I’m kind of assuming that I can’t get the Agent to connect directly to the LHR without segmenting it up into many, which sounds like a hassle.
Can I put an extra IP/LAN on the B&R server and have the traffic go from the Agent to the B&R, and the B&R will then ship the traffic to the LHR? Or do I always need a connection from the Agent to the LHR?
Complicated to explain my thoughts...thanks!
Can I put an extra IP/LAN on the B&R server and have the traffic go from the Agent to the B&R, and the B&R will then ship the traffic to the LHR? Or do I always need a connection from the Agent to the LHR?
the backup traffic will go directly from the agents to the repo:
Default port used for communication with the Veeam backup server.
Data between the Veeam Agent for Linux computer and backup repositories is transferred directly, bypassing Veeam backup servers.
the vbr server in this case do just management.
best regards
daniel
Thank you Daniel,
And as Veeam has the LHR registered with an IP in LAN1, it won’t help if I assign an IP in LAN2 on the VBR, since Veeam server won’t know that IP?
I would have to add the LHR two times in Veeam (?), one for each IP, and control which agents from which network, that stores in what Repo instance.

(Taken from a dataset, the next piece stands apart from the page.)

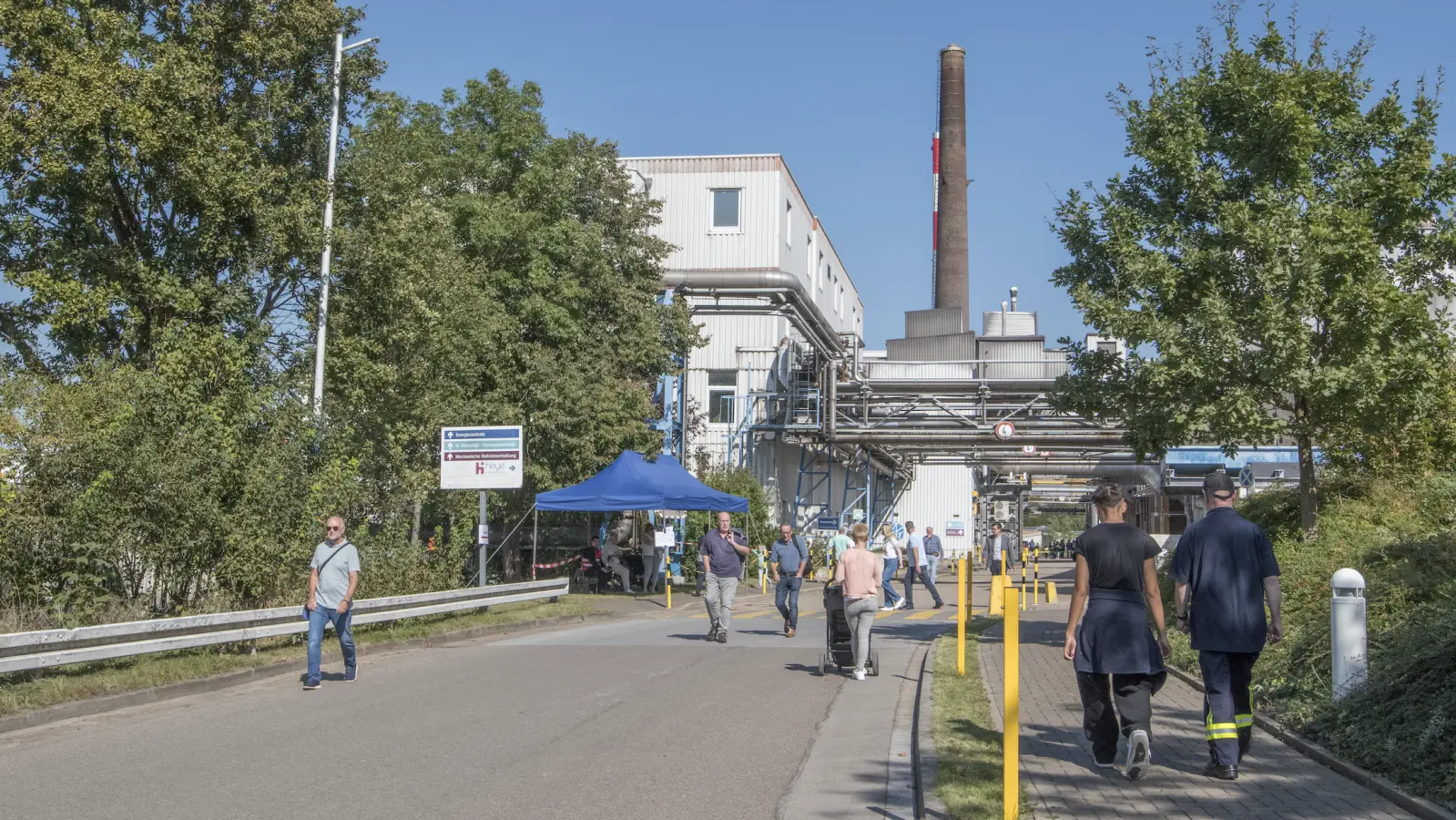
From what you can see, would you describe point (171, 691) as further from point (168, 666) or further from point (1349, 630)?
point (1349, 630)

I don’t have a hardened Repository server with multiple IPs, but some “normal” repository server. Veeam was every time intelligent enough to route the traffic about the correct interface.

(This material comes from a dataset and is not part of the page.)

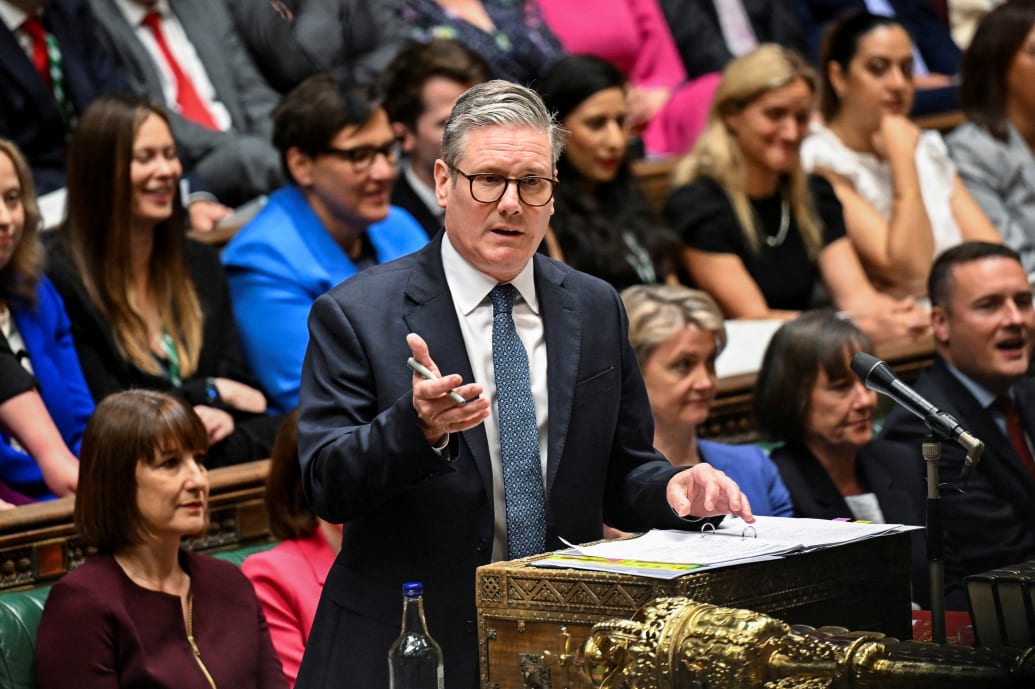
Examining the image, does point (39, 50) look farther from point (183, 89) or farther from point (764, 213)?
point (764, 213)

Even if an agent cannot reach the repository server directly. Then the traffic is routed over the VBR server. I think the direct connection is an option not a must-have...
Interesting. I will experiment a little bit and see. Thanks all!
@magnusvr
these are the target repositories supported by the Windows agent
Alternatively you can use as target repository a share server dedicated
I would think that if you could do some layer 3 switching here, the VBR/Repo would be able to talk to the VM’s/servers on their respective networks at switch/line speed without having to go though the firewall, but I’d set limitations so that only the servers are going to only the required backup infrastructure. Not sure though if you have the capability of making network changes like that.
Thanks Link State,
since the customer has a brand new Veeam setup with a 300TB LHR, that’s what we want to use, to get the benefit och immutability and XFS pointers.. Also, the Agents will be server managed.
I will move forward with suggesting to run the traffic through the firewall after all, and work with speed limits, distributed schedules, and possibly QoS in the FW.
/Magnus
@dloseke Excellent Idea, the thought had crossed my mind, I’m also unsure if that is possible. I think they are running Cisco, possibly Nexus switches at the site, but I guess it would require a redesign of the whole network… I will add that as a suggestion.
@dloseke Excellent Idea, the thought had crossed my mind, I’m also unsure if that is possible. I think they are running Cisco, possibly Nexus switches at the site, but I guess it would require a redesign of the whole network… I will add that as a suggestion.
I’ve converted a Cisco nexus 3k from L2 to L3 using vPC for gateway redundancy with VRRP/HSRP can’t remember which protocol they used sorry! Was easy enough, can either do it “Big Bang”by swapping your gateway IP from being configured for your firewall to your switch, or create a new gateway IP and move everything one device at a time.
In either scenario for security you can use ACLs to have more basic firewall style filtering.
As an alternative to maintain security without production impact. Why not a virtual firewall such as pfSense?